Wartime Fashions – Frocks and turbans, aprons and furs

Apr 24, 2013

 I was standing on the path watching a plane crash in flames, wearing the latest fashion for little kids, my ‘siren’ suit.  I was three years old and it was England in 1942. The siren suit was a practical way for children to be dressed quickly in the middle of the night and taken to the air raid shelter. It was a woollen button through suit all in one, the forerunner of a ‘babygro’.

Like all wartime fashions clothes had to be practical and sturdy, they had to have dual purpose. Materials were on rations, so gone were the yards of swishing silk, and the ball gowns of the early movies, women had to ‘knuckle down.  Even the dress patterns were frugal. The stipulation was five buttons, and only two pockets allowed, Norman Hartnell a famous designer, did a collection of simple dresses keeping to that strict rule. He designed dresses using very little extra material, no pleats, no extravagances. The only variety was in the design and the material.

I  do remember everyone knitted. As knitting was a cheap way to make more clothes. Little kids wore full knitted suits and trousers, and knitted bathers. Imagine those with the sand and water in!!

Patterns were swapped and saved and the latest trends copied in varieties of wool. Fair Isle became the trend, an intricate knitting style requiring more expertise than I had. The beautiful designs have remained fashionable coming back several times, notably during the seventies.

Women became clever at altering their ‘frocks’, a collar or a scarf added changing the look of a plain black dress.   A dance dress could be made into a day dress by cutting the skirt off at the calf length, then making sleeves and a bodice from the extra material. I know my mother cut down her last year’s coat to make a beautiful coat for me.  Sewing silks and all the items used became poorer quality as the country made more effort to win the war. The ‘utility’ mark was found on them, a mark showing the reduced quality.

Turbans were worn, cleverly twisted to look like an elegant hat, most women owned a silk scarf then, so it was used to cover hair that badly needed a perm…a luxury out of the question. Hair styles became clever at disguising lack of style, the scarf used to ‘roll’ the hair round and make it look like a bob. Hair needed to be kept away from the face so styles changed, and the new shorter styles fitted under military hats. They also afforded safety for women working in factories.
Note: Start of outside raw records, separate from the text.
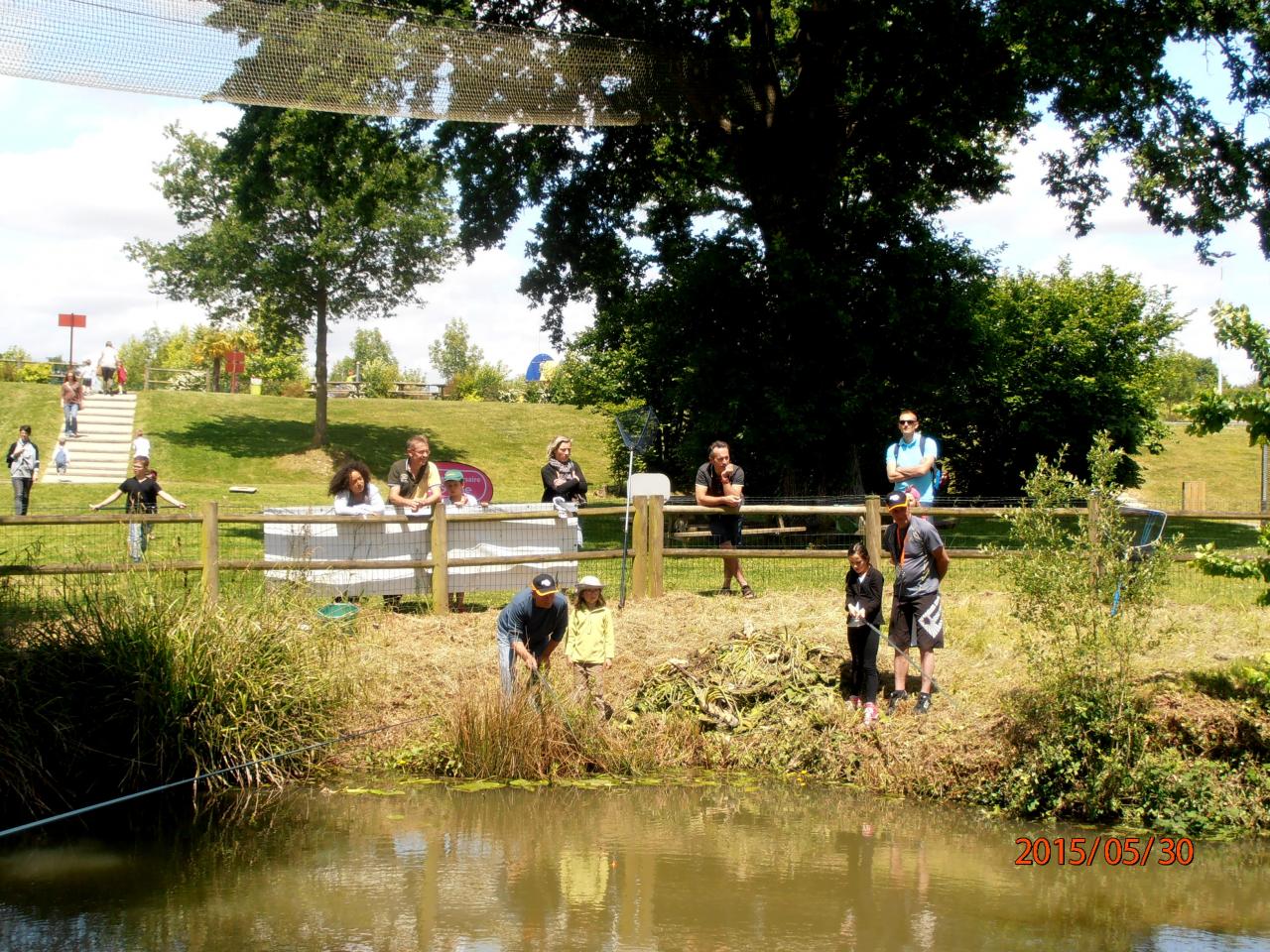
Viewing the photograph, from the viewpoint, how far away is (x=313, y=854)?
25.5ft

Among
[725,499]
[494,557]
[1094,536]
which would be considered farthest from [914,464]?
[494,557]

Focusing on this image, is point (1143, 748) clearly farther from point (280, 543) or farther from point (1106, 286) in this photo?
point (1106, 286)

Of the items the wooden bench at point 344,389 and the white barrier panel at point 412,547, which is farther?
the wooden bench at point 344,389

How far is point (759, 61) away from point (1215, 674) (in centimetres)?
1310

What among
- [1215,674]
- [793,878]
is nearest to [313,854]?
[793,878]

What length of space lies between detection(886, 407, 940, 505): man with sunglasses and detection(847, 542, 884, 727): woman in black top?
72.4 inches

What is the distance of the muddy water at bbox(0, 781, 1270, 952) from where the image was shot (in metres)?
6.46

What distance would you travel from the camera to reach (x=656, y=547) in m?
12.6

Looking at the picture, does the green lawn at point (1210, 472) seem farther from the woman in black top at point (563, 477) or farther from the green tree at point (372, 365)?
the green tree at point (372, 365)

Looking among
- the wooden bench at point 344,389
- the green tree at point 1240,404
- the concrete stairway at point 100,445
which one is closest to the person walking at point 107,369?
the concrete stairway at point 100,445

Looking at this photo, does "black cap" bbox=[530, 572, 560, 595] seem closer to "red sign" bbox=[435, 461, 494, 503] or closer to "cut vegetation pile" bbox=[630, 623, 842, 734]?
"cut vegetation pile" bbox=[630, 623, 842, 734]

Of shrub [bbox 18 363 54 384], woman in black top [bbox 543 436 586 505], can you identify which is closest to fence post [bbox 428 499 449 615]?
woman in black top [bbox 543 436 586 505]

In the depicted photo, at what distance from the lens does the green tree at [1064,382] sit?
87.5 feet

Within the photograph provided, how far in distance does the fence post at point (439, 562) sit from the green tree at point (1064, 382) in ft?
51.7
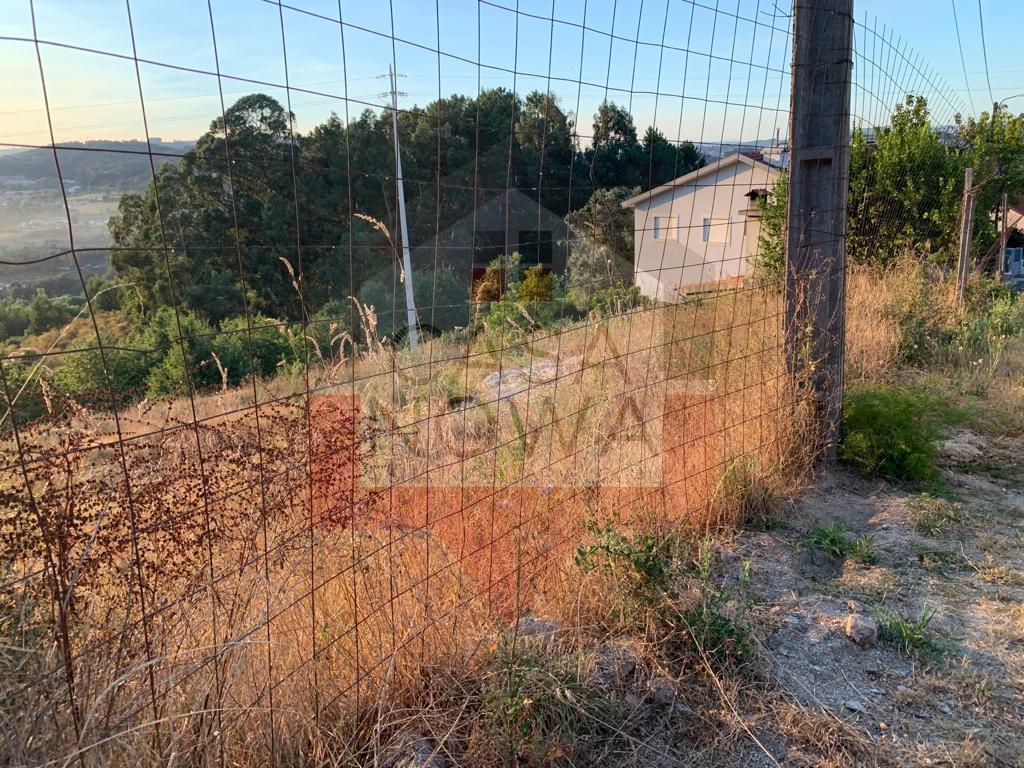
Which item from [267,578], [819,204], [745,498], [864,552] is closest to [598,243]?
[819,204]

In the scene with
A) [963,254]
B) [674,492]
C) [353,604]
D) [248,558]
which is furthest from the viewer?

Austerity in everything abounded.   I would have hated not being able to get my favourite lipstick, or shampoo, as it was, all I really cared about was not having chocolate, and seeing images of cakes on billboards, so tantalizing! Because rations meant there were none in the shops. When the rations came off they had to swiftly put it back on, as every shop was stripped of sweets in a day, this is true, hard to believe but true.

Jewelry was simple; mostly pearls, and the odd diamante brooch, and I remember intricate embroidered brooches, or some made of tiny threaded beads, I used to play with them in the button box when war was over. There was a brief fashion for ‘dog collars’ made of pendants sewn to velvet ribbons.  Women are inventive when they need to be. Like the dark line drawn up the back of the leg to create pretend seams. Nylons were very hard to get unless you got ‘up close and personal’ with an American soldier.

I wore an angora dress knitted by my mother for my first ‘formal’ portrait.  Mum wore her last vestige of elegance, her beautiful fox fur collar, I used to be fascinated by the teeth that made up the clasp. It looked a little frightening with the tail in its mouth and the head intact. I worried she was being attacked.

In some ways wartime brought out the inventive and creative streak in some, women learned how to manage on very little, but oh the wild surge of joy when ‘The New Look’ came in, I was about ten, and after the skimpy materials used in dresses before suddenly we had skirts that took three yards or more of material!! It swung around our legs extravagant and beautiful. I had a mother who indulged my early love of fashion, she had a skirt and bolero made for me in fine wool, the skirt was long and full the little waistcoat fitted my waist perfectly. Although I was so young it gave me taste of things to come.   War was over life began.